All the matrices above are singular for any \(\hat{p}\in[0,1].\) Therefore, when the third moment of the OLS residuals is positive, only the LR statistic can be defined, and equals zero. It remains to decide if we should reject the null hypothesis or not when the OLS residuals have wrong skew. Clearly, the LR test will not reject the null hypothesis, since the statistic equals zero under wrong skew. But for the other tests, the statistic is undefined and it is not clear what to conclude. If we consider the wrong skew cases as indicating that all firms are efficient, then it would be reasonable to reject the null hypothesis. However, as a practical matter, whether we reject the null hypothesis or not does not affect anything, because the estimated model whether p = 0 or not collapses to the same model. It might be reasonable to simply say that p is not identified with incorrectly skewed OLS residuals.

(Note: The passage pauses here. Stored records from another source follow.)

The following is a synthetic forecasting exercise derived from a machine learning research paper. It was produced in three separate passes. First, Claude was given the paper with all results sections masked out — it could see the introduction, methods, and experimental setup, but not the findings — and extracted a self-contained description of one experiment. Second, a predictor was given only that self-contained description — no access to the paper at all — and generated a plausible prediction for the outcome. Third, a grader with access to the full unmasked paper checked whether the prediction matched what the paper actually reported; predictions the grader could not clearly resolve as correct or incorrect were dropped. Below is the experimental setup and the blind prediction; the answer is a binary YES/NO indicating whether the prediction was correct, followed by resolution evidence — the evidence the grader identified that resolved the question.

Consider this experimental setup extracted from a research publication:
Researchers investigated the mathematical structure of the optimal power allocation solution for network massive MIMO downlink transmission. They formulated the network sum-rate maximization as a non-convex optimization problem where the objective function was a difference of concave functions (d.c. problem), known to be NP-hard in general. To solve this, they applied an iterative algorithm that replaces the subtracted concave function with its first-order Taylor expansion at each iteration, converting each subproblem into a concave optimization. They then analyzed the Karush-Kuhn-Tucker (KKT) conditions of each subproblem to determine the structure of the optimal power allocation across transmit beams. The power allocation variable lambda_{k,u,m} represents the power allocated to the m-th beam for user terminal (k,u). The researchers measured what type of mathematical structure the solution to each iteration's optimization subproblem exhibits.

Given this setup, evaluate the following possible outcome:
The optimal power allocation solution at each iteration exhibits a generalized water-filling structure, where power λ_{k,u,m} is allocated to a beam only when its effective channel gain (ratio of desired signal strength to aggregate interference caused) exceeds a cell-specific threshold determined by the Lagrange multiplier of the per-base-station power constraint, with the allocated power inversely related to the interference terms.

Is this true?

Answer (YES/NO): YES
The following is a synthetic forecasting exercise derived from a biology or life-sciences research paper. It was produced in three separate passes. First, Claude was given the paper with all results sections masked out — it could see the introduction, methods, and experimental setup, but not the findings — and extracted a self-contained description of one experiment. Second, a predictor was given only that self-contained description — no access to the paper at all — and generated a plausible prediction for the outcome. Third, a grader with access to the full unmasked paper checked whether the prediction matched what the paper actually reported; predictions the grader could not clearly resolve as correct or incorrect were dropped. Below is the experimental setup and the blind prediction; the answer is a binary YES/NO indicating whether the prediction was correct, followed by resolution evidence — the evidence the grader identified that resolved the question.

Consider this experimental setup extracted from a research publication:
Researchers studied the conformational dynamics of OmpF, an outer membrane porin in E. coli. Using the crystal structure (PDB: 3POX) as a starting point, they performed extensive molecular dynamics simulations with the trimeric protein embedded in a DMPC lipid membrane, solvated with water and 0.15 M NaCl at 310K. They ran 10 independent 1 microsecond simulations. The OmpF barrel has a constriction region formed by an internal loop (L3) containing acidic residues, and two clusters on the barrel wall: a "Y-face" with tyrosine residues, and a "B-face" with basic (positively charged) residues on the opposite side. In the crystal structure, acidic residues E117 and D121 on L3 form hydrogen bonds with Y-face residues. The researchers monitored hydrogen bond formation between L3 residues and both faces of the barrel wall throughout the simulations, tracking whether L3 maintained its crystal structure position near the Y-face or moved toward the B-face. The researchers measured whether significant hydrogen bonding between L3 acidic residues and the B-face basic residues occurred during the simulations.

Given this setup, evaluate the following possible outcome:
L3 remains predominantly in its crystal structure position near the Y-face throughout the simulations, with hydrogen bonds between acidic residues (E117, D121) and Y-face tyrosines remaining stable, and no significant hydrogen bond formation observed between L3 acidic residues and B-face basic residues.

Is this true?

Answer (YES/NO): NO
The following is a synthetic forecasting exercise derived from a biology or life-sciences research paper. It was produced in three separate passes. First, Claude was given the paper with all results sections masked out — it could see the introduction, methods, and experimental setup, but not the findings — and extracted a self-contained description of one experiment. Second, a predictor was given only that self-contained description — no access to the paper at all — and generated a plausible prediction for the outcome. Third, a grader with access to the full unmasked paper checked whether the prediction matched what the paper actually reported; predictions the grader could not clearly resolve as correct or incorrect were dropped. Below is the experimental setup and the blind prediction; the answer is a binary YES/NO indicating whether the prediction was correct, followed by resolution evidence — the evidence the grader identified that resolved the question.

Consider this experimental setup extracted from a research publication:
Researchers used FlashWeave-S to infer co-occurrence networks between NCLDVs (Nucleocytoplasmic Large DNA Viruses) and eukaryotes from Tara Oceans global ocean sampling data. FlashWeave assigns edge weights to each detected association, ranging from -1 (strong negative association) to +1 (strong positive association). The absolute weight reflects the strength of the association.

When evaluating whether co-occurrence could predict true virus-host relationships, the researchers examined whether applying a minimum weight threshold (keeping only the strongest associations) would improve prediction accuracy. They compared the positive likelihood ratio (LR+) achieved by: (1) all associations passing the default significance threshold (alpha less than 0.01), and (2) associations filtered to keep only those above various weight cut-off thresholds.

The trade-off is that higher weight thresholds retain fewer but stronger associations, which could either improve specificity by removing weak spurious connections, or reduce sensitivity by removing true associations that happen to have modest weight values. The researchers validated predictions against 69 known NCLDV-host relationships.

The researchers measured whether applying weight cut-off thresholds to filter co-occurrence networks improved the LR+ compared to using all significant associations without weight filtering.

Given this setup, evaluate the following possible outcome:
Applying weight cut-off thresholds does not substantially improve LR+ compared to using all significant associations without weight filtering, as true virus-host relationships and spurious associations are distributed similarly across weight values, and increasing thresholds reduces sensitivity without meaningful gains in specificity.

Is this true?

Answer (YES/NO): NO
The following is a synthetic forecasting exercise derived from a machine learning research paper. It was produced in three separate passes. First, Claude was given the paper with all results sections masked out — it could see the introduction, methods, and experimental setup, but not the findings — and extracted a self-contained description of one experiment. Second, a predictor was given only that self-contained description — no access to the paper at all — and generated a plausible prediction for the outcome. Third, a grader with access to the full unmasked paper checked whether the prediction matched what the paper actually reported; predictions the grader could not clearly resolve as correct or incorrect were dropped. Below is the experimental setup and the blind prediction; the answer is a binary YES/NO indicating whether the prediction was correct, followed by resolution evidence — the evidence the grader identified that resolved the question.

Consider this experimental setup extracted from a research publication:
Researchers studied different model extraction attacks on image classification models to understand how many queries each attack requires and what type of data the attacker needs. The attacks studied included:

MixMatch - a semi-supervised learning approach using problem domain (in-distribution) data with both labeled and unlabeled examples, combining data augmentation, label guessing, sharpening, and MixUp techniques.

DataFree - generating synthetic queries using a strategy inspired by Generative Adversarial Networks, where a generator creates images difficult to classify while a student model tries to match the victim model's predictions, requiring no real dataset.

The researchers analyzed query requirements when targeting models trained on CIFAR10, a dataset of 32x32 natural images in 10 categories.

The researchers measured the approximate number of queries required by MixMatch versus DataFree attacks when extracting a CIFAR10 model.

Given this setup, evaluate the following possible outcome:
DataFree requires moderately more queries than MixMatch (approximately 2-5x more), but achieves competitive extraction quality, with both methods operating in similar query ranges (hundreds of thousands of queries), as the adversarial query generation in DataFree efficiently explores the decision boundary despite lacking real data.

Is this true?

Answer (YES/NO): NO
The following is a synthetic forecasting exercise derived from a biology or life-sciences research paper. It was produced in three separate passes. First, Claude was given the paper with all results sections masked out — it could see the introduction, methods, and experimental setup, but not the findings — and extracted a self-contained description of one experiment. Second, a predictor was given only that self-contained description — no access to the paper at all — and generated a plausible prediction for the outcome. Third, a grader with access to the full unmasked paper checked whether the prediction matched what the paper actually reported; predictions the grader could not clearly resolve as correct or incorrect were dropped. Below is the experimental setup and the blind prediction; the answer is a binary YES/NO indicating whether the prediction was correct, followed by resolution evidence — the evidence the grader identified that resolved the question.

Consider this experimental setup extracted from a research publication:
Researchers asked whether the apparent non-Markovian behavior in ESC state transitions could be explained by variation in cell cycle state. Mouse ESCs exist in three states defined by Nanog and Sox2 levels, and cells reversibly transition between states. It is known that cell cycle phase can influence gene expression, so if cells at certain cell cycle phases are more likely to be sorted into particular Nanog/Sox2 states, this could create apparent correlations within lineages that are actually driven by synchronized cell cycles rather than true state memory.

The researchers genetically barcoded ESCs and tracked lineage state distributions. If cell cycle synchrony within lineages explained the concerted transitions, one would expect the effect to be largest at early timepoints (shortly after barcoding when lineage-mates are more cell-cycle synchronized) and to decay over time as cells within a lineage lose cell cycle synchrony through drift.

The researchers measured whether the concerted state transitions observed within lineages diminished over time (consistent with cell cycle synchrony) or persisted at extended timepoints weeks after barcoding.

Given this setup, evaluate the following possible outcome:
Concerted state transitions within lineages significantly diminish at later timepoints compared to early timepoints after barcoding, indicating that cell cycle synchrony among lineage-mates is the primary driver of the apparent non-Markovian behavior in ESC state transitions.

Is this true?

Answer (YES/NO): NO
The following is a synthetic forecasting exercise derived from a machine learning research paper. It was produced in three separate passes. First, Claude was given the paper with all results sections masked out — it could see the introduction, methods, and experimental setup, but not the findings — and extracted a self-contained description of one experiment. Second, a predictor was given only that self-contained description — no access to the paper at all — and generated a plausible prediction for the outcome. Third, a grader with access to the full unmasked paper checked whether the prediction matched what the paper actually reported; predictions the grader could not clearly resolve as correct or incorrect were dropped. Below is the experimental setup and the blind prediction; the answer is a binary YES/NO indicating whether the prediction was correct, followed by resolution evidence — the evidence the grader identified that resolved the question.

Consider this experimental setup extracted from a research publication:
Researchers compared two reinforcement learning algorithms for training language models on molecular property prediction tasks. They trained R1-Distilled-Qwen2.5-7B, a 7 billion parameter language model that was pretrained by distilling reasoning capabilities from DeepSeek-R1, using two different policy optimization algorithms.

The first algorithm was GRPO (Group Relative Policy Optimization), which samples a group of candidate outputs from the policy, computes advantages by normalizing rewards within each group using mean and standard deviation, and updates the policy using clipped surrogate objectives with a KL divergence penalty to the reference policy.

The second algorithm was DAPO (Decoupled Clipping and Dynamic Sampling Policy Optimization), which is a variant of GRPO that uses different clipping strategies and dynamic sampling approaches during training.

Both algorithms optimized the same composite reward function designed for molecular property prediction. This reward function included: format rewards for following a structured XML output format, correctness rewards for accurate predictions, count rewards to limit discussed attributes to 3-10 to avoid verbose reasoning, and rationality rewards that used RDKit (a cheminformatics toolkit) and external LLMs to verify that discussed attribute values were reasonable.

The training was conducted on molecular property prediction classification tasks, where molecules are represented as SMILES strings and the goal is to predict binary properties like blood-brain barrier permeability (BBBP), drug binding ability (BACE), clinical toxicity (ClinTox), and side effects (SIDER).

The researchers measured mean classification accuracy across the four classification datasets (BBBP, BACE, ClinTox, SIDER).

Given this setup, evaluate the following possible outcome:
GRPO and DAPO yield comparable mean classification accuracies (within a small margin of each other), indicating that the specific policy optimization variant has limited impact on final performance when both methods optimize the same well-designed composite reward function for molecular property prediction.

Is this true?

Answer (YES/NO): YES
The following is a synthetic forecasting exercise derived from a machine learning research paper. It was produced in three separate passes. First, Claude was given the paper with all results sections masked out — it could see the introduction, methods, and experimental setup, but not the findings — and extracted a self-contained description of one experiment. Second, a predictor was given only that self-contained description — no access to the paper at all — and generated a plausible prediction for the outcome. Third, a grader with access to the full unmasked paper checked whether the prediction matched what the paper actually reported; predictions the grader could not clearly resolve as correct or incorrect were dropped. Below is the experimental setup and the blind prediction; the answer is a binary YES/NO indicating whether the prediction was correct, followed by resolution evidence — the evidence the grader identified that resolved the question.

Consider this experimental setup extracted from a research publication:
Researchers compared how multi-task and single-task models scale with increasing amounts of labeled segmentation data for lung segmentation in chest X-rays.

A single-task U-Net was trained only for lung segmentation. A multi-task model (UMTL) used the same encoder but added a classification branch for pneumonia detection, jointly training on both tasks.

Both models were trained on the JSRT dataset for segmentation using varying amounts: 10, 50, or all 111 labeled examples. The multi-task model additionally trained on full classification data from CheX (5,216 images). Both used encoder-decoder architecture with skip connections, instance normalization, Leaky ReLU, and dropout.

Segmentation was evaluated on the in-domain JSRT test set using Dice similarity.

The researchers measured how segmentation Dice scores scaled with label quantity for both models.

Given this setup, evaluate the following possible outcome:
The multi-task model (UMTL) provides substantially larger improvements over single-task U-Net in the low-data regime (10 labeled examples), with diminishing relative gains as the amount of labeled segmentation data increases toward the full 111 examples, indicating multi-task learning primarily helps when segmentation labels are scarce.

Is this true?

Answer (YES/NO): YES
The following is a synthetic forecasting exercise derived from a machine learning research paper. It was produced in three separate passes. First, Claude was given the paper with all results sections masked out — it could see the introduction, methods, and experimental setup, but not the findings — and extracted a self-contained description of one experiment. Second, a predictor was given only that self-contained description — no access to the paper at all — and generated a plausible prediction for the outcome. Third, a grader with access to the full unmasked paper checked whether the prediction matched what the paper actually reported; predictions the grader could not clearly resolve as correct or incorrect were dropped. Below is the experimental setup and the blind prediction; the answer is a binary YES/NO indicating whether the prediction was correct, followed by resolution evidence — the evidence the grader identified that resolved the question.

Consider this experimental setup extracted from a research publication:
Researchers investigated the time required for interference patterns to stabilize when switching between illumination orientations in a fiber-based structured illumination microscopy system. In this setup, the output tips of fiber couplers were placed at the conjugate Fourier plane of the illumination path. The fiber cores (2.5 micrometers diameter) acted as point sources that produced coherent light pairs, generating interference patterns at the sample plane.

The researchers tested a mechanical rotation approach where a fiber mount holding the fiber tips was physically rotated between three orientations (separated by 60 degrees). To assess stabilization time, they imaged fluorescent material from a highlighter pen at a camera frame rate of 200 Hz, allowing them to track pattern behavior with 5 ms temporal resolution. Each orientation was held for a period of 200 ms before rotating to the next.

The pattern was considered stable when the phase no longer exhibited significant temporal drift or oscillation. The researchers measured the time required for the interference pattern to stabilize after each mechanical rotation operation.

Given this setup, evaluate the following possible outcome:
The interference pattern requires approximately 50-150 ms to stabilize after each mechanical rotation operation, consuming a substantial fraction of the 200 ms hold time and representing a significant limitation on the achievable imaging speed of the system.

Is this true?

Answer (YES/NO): NO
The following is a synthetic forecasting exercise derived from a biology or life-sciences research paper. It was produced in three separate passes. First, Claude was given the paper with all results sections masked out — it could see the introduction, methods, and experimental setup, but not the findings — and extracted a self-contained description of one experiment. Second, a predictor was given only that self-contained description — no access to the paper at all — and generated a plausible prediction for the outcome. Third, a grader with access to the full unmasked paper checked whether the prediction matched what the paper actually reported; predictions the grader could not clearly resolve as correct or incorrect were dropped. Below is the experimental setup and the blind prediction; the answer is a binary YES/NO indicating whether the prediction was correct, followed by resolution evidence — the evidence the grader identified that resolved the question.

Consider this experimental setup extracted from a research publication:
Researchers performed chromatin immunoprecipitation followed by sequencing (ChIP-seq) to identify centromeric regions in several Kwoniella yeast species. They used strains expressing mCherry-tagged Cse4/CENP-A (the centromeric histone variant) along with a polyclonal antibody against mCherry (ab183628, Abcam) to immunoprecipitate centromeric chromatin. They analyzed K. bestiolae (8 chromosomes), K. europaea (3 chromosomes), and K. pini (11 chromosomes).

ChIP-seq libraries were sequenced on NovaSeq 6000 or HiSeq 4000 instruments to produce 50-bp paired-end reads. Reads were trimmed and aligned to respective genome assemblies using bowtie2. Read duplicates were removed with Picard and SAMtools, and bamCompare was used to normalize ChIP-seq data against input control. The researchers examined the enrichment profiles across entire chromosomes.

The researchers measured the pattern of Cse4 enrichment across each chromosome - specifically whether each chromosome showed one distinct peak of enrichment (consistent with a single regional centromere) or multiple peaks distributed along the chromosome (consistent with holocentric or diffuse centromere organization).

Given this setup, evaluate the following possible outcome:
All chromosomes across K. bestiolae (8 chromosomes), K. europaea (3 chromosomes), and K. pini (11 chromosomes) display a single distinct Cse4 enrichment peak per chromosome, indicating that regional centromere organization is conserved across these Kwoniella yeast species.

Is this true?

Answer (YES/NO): YES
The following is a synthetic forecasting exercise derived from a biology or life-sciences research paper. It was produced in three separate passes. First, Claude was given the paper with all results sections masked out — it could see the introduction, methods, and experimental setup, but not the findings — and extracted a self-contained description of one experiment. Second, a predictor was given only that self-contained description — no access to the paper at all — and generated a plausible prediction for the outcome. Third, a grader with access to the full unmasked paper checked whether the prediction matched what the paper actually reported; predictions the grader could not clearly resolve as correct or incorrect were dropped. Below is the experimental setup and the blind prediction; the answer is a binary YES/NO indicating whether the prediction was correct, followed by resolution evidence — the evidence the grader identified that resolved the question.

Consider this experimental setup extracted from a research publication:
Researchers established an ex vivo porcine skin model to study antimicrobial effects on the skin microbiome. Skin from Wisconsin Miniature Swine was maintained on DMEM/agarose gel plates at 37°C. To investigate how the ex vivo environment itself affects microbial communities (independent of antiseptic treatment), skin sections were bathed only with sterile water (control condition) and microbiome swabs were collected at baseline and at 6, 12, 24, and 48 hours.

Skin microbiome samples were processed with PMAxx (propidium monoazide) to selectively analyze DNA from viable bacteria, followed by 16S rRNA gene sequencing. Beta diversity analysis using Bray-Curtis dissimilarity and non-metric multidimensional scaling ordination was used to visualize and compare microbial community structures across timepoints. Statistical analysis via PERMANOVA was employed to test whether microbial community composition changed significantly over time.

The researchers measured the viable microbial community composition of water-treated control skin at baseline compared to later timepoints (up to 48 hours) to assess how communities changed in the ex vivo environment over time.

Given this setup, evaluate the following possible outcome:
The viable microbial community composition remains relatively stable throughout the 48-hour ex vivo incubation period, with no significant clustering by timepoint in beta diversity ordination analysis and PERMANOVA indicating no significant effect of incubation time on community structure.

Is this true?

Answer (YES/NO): NO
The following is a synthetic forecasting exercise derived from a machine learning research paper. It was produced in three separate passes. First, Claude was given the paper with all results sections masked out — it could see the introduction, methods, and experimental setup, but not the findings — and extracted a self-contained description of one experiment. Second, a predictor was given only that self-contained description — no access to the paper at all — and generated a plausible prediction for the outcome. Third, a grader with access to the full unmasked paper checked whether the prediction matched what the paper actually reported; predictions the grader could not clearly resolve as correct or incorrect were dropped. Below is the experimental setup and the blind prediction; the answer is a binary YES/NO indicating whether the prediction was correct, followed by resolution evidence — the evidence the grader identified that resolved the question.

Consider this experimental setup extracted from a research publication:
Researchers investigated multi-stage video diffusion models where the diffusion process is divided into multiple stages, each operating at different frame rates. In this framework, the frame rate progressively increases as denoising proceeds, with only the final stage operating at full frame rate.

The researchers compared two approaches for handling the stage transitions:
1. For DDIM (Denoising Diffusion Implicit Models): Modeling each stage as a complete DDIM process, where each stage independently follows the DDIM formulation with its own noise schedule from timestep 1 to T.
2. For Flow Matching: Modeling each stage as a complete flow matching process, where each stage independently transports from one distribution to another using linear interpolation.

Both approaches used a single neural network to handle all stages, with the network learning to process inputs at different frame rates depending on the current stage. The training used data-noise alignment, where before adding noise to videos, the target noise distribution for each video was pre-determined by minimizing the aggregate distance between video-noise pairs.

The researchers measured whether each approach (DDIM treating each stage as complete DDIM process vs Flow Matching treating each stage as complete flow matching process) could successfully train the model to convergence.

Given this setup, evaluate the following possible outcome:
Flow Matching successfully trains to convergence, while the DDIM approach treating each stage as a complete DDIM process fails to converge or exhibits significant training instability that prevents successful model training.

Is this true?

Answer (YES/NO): YES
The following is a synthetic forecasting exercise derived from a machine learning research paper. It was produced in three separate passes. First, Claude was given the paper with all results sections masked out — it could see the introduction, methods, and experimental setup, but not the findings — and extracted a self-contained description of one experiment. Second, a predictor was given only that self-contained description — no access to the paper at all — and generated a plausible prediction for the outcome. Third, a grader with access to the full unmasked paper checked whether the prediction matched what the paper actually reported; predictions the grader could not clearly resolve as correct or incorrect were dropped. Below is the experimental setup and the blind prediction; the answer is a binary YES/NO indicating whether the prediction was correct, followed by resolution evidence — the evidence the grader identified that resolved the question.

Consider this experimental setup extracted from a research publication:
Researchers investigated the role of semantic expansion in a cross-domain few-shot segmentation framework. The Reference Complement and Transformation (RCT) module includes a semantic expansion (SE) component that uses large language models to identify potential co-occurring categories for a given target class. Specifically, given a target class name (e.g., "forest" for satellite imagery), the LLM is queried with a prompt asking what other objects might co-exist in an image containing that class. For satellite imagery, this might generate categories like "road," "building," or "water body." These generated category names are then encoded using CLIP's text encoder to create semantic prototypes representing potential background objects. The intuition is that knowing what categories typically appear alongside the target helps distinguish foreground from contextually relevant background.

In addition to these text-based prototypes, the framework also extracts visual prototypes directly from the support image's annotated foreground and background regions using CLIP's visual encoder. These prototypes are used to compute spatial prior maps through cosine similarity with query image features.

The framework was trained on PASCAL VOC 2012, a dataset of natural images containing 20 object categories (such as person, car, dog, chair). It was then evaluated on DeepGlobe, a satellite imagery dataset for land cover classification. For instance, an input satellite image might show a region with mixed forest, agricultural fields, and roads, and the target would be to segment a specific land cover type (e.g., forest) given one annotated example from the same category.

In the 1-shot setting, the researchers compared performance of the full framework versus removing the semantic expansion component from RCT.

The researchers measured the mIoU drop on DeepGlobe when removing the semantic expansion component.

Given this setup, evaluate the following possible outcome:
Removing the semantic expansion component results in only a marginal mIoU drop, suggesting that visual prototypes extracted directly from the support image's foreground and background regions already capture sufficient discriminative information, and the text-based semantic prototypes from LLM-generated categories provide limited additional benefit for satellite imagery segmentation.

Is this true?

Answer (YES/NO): NO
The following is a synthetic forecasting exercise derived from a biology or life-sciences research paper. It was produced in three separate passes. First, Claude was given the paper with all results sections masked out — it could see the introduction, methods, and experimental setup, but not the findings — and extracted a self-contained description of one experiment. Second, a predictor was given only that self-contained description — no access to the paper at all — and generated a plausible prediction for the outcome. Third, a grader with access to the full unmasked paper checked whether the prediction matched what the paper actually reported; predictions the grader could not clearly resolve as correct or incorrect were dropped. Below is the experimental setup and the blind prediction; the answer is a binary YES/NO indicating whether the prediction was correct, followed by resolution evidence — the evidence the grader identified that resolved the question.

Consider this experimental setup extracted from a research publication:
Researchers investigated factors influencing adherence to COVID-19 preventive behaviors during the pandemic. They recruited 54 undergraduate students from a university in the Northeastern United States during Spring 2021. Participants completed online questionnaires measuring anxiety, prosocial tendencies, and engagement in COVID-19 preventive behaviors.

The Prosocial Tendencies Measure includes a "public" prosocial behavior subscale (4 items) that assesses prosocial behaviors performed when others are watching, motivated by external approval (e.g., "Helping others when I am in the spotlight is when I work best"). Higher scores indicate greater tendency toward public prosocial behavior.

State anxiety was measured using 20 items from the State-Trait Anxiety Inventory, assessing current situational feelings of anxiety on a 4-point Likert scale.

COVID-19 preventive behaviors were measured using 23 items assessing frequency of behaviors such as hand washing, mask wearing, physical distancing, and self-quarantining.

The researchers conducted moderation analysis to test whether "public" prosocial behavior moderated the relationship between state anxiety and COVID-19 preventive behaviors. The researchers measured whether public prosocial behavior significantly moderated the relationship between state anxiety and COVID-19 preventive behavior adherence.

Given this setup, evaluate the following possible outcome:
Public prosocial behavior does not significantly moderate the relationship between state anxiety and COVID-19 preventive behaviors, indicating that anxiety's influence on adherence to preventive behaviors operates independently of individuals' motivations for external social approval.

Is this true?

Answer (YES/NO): NO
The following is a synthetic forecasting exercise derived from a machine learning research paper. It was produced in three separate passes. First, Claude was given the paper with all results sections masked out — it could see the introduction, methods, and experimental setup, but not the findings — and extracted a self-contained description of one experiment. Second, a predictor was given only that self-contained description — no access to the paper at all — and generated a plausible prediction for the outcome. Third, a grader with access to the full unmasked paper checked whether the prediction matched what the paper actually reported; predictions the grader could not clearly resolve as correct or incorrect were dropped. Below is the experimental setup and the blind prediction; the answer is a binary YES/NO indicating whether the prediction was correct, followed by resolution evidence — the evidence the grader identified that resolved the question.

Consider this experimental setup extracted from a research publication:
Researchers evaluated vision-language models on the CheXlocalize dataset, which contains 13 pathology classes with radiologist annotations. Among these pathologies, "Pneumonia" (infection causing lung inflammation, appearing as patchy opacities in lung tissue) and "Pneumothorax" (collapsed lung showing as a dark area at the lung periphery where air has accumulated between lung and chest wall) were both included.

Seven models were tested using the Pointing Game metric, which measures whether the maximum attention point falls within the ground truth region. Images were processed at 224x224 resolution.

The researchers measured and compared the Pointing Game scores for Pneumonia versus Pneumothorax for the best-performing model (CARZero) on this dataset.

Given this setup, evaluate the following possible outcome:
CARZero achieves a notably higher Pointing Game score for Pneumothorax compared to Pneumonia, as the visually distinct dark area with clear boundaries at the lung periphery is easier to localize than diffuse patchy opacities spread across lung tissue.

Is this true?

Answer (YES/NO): NO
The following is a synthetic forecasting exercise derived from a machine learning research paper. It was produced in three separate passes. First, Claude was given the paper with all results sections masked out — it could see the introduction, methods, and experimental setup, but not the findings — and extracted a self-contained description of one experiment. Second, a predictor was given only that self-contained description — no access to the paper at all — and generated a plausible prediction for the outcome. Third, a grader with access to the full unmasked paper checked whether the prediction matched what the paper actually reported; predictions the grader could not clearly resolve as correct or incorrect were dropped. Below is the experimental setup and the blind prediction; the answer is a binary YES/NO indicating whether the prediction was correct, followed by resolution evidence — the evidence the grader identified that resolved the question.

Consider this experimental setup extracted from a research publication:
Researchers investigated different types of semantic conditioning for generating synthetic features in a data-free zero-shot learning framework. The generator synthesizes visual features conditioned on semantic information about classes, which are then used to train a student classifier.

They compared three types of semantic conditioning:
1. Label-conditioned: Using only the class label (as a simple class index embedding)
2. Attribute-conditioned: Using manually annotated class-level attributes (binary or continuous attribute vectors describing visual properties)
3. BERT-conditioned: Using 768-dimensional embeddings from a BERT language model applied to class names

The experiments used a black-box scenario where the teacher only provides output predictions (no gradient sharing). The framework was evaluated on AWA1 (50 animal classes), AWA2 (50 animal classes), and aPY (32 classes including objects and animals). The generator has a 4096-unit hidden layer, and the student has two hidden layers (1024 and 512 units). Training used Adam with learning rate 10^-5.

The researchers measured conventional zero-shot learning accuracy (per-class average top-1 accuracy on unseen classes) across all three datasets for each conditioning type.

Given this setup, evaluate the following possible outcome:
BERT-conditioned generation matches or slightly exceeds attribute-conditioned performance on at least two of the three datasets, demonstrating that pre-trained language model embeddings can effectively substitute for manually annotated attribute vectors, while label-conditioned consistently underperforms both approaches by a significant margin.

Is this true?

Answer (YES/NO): NO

For a given data set, both the null and the alternative hypothesis would lead to same results.

Assuming that σ 2 u  > 0, the wrong skew problem occurs with a probability that goes to zero asymptotically. However, as shown in Table 1, it can occur with non-trivial probability in finite samples. Also, the discussion above may be relevant even when the data do not have the wrong skew problem. The log likelihood has a stationary point at θ ** regardless of the skew of the residuals. In the wrong skew case, the likelihood is perfectly flat in the p direction with \(\hat\beta= {\rm OLS},\) \(\hat{\lambda}=0,\) and \(\hat{\sigma}^{2}={1}/{n}SSE.\) In the correct skew case, this is not true, but when λ is small, we expect that the partial of log likelihood with respect to p (evaluated at the MLE of the other parameters) would often be small in the vicinity of p = 0, so that the LM test and its variants might have low power. We will investigate this issue in the simulations of the next section.

3.5 Panel data

A complete treatment of this model with panel data is beyond the scope of this paper but we will make a few general comments. Now we have data \(y_{it}, x_{it}, z_{it}, i=1,\ldots,n, t=1,\ldots,T.\) We will think in terms of n being large and T being small (for example, 43 rice farms each observed for eight years).

If T is small, it is feasible to let any of the parameters of the model be different for different values of t. For example, we might let p be different for different time periods. This creates more parameters to estimate but no conceptual issues of estimation.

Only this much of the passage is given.